*** Opening TEXT FOR ANALYSIS ***

At the organizational level, these same principles define Lech Poznań’s new club culture. Carvalho described how Lech Poznań has become what he called a “self-learning organization”, where data is not merely collected but actively used to challenge assumptions, guide experimentation and drive collective improvement.Here, setbacks are not failures but feedback loops, allowing the club to rise like a Phoenix from each review cycle with sharper insights and stronger processes.
Abdulaziz Alkhereiji (Vice President of Corporate Services at Mahd Academy) offered a striking example of scale and automation. By mobilizing all schoolteachers nationwide to assess one million school children’s sports aptitude, they ensure to be in the loop on hidden talents across the nation. In addition, Mahd Academy is launching football tryouts with an AI application for talent discovery in sports, an approach that demonstrates how technology can broaden and equalize the talent funnel. Their work extends even further, from promoting sports and building sports venues in schools to coaching talents at all levels.

*** Closing TEXT FOR ANALYSIS ***

■ **WORK INSTRUCTION 1**
From the passage on Lech Poznań and Mahd Academy, list the activities its final sentence gives as the further reach of Mahd Academy's work.
■ **WORK INSTRUCTION 2**
Pick up the passage on Lech Poznań and Mahd Academy after its last sentence and keep writing.

*** Opening INFORMATION PROVIDED ***

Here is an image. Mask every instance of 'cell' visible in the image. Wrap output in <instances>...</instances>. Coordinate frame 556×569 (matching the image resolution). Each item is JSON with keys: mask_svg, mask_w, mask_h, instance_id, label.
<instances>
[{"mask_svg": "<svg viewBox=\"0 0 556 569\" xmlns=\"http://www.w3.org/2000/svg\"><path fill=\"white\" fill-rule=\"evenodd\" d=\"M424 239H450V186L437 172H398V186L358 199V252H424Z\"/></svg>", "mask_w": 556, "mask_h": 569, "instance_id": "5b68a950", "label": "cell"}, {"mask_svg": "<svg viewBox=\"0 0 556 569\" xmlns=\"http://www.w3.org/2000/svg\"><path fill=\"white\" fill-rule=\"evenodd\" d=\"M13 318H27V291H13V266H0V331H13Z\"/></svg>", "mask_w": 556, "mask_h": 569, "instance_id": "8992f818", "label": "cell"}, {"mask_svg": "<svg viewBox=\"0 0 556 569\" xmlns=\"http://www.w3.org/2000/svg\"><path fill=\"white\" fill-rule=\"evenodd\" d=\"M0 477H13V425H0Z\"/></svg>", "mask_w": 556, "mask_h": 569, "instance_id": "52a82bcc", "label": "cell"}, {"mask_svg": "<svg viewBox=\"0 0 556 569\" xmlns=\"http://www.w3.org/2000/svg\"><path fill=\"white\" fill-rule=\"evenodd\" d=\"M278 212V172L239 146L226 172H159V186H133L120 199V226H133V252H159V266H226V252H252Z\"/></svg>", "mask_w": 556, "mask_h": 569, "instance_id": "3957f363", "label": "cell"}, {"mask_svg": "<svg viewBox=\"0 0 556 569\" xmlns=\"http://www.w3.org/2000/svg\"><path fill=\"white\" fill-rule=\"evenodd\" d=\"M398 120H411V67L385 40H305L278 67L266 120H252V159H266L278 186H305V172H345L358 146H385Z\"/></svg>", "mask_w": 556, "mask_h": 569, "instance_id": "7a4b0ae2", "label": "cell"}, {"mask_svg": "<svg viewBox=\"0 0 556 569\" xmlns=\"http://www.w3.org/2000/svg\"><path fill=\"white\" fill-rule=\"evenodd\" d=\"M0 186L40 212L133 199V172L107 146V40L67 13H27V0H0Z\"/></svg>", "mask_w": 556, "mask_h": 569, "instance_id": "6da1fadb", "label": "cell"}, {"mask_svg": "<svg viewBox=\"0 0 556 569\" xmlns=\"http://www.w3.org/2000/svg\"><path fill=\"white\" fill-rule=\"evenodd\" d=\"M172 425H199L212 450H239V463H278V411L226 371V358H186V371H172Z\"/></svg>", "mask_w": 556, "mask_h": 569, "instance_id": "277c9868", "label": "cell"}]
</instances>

*** Closing INFORMATION PROVIDED ***

■ **RESPONSE AREA 1**
- Promoting sports
- Building sports venues in schools
- Coaching talents at all levels

■ **RESPONSE AREA 2**
Dr. Felix Proessl (Senior Director of Sports and Data Science at Colorado Rapids) reminded the audience that “the game is the best teacher and there is no real substitute for match minutes”, succinctly capturing the summit’s collective insight: data refines intuition, but getting on-the-pitch experience remains the key to growth.
His presentation on perception-action coupling and sensory-enriched environments reinforced that learning transfer best occurs when training mimics the complexity of the match. Empirical findings like a 3 % sprint velocity increase when a ball and small goal are introduced illustrate the tangible benefits of cognitive-motor integration. The insight that “neurons that fire together wire together” forms a compelling argument for enriched, variable learning environments that simulate real-game conditions.
Antonio Gutiérrez López (Head of Neuroscience Project, Sevilla FC) extended this data-scientific rigor. He introduced his neuroscience project with Sevilla’s academy, aimed at improving players’ cognitive performance. To heighten cognitive demand while maintaining realistic conditions that support learning transfer, the training field has been reduced to a quarter of its size, forcing players to make faster, more precise decisions under spatial and temporal pressure.
The project includes a digitalgamified testbattery to account for cognitive factors such as responsiveness, detailed perception, filtering, self-reflection and overview. His initiative revealed a quantifiable connection between players’ forward thinking ability and increased playing time in matches, underscoring the tangible impact of cognition.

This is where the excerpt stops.